By Andrea Buforn on Mar 14, 2019 5:58:54 PM
In this short series, we speak to the designers and engineers who created our hero projects at Bett Show 2019 to find out how they built them and what problems they overcame.
With NASA planning to establish a permanent human presence on the Moon and on Mars and how climate change affects rainfall patterns, the world might need to break away from traditional crop cultivation. To do that, we need to design systems that combine sensors, water circulation systems and measure energy input.

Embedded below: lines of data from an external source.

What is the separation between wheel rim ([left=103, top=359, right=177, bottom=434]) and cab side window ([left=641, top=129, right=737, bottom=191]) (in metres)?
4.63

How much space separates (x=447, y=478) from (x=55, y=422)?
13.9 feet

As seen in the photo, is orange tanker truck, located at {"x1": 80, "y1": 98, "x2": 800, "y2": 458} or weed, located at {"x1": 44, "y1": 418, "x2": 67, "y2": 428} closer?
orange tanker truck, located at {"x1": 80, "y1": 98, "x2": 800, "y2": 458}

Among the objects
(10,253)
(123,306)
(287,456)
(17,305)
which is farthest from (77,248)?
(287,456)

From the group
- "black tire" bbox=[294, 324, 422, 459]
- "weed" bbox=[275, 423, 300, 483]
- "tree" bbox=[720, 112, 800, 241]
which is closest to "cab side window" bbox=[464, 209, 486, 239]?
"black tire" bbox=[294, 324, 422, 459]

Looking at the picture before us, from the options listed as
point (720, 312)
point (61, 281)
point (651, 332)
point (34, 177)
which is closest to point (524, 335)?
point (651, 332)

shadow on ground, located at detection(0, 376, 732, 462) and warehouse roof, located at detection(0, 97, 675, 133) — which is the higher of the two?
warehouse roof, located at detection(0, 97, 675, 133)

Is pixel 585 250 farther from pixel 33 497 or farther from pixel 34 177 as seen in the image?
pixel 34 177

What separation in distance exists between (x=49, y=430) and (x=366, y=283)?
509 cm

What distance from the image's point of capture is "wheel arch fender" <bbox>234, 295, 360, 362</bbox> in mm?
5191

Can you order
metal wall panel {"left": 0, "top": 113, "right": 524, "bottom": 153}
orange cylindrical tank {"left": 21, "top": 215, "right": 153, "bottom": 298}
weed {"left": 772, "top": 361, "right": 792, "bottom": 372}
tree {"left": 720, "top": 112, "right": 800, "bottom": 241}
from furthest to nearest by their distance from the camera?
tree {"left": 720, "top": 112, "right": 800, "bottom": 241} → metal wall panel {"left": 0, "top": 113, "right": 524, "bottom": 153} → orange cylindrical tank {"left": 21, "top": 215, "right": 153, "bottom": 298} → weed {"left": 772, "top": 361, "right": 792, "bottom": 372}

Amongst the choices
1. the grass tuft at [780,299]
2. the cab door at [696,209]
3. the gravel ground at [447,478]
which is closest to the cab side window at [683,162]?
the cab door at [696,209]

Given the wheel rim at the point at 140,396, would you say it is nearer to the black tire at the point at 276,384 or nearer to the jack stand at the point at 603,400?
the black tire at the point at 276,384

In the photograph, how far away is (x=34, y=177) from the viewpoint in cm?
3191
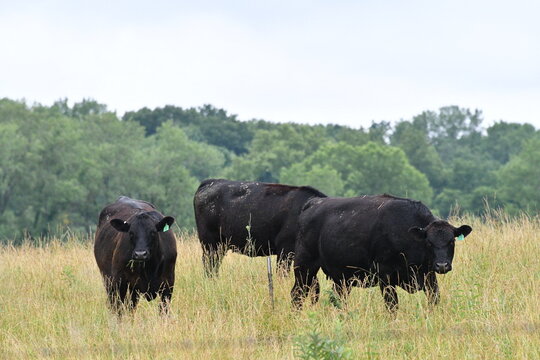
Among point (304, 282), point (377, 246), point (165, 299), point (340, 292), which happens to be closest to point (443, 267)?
point (377, 246)

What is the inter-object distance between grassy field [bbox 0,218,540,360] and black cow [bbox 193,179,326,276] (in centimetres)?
28

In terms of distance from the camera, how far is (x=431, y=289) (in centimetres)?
1016

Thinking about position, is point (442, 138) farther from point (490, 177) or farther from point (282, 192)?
point (282, 192)

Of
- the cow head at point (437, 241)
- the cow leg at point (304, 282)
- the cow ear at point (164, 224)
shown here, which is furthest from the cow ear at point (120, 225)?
the cow head at point (437, 241)

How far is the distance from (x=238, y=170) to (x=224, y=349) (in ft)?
256

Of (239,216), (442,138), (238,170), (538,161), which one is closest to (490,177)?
(538,161)

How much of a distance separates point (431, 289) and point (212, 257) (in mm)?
4777

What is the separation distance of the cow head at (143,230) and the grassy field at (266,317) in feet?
2.37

"The hydroponic garden project we built is an example of how the pi-top  could be used to create a smart gardening system. It allows plants to be grown reliably and consistently in almost any available indoor/outdoor space by creating a carefully controlled and regulated environment. This is achieved by growing the plants inside an insulated/reflective ‘grow tent’, then monitoring temperature, humidity and moisture, and controlling the amount of light and water the plants receive," explains Wil Bennett, VP of technology at pi-top.

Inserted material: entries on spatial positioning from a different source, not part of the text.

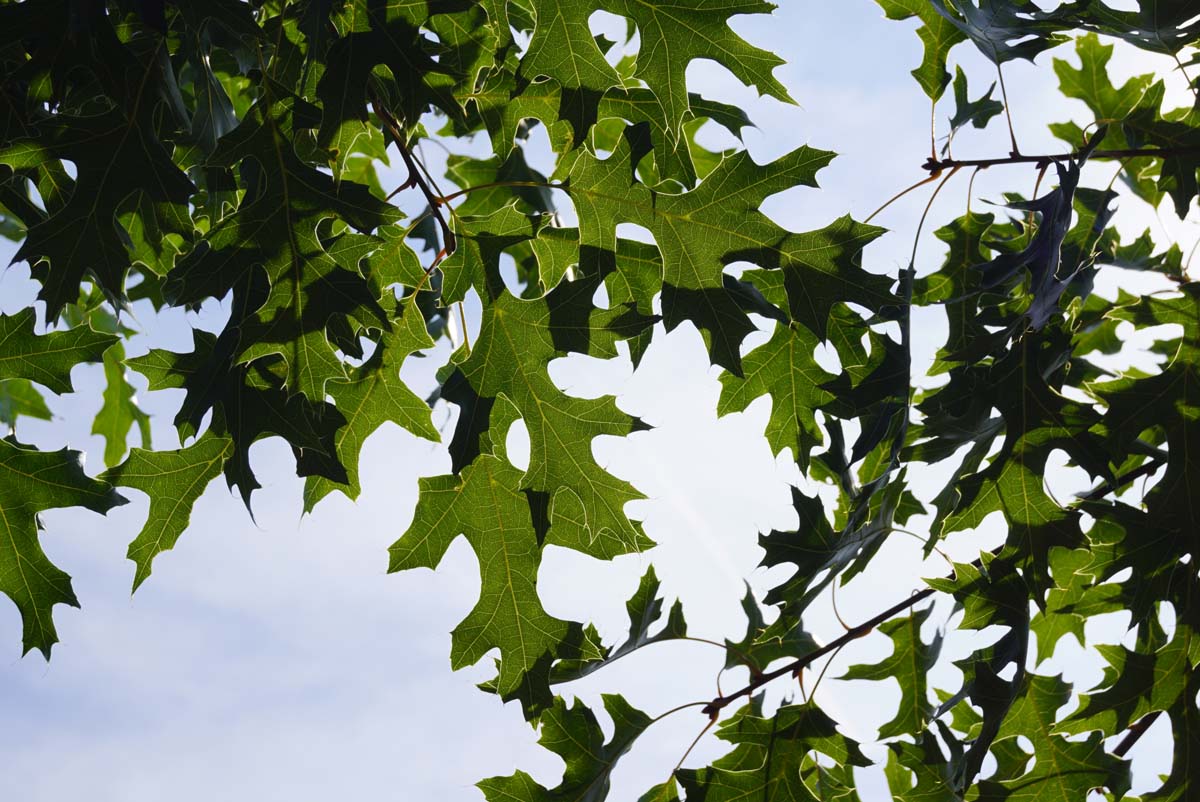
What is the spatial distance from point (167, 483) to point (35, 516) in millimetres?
310

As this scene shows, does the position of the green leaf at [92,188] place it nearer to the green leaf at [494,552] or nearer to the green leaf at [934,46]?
the green leaf at [494,552]

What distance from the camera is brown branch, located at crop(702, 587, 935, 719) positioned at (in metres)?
1.84

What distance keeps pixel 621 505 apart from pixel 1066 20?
1086 millimetres

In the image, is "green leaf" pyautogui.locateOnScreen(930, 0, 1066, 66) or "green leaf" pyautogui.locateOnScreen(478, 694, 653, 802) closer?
"green leaf" pyautogui.locateOnScreen(930, 0, 1066, 66)

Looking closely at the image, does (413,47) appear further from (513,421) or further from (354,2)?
(513,421)

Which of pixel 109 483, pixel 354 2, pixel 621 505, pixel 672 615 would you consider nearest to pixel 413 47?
Answer: pixel 354 2

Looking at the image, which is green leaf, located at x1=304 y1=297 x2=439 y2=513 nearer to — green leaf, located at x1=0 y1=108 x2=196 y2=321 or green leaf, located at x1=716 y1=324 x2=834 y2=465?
green leaf, located at x1=0 y1=108 x2=196 y2=321

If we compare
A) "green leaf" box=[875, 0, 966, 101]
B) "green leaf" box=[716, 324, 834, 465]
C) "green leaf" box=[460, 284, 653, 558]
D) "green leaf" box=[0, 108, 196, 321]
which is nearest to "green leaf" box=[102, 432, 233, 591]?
"green leaf" box=[0, 108, 196, 321]

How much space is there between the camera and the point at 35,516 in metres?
1.81

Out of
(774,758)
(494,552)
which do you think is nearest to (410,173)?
(494,552)

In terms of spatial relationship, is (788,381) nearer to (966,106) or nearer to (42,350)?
(966,106)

The project explores soilless cultivation, where sensors obtain temperature data, acidity, alkalinity and air quality data, and let us control them remotely through the software platform. "In addition to the sensors and the pi-top  with the foundation kit, we used a peristaltic pump to pump water through the system, some guttering / tubing, some relays to control the pump and lights, a reflective grow tent, an LED strip lights and a bucked to use as the reservoir," says Wil.
Tape came to the rescue when Wil encountered some issues "keeping the whole system watering was very important, but the first version leaked water all over the place. PTFE tape solved this eventually."

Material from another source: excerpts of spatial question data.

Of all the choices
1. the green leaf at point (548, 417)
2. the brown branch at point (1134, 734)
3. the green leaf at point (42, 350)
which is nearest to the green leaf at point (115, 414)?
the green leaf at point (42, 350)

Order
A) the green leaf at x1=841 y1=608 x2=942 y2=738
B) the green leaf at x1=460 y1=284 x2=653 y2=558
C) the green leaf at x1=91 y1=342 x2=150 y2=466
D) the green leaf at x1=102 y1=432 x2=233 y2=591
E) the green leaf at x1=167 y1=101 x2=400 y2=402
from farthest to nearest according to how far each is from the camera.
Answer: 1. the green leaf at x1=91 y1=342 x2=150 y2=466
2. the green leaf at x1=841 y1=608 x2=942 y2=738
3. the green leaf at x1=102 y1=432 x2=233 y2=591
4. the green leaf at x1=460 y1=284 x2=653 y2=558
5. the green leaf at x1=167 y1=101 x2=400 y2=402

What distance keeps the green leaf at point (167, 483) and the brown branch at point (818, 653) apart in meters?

Computer science, biology and engineering are combined in this project. While you build it, you gain some programming knowledge (in this case, Python and Scratch), as well as learning more about the anatomy of plants, what optimal conditions they need to grow, and how to optimise the space that you've got to install your vertical farm.
As we've discussed before on the blog, we're not the first ones to explore different ways to grow greens. Chris Regini and his class have turned their school's maker space into a fully automated hydroponic system to better understand the food needs of the future, energy consumption and carbon footprint. Their hydroponic station is pretty epic, and he shared on our podcast how they built it.
Taking Chris' maker space as an inspiration, Wil is planning on upgrading this first demo project. "We can regulate temperature with an in-built heater, circulate in fresh air with a remote-controlled fan, or even regulate the all-important pH balance of the water in the system using additional pumps and nutrients.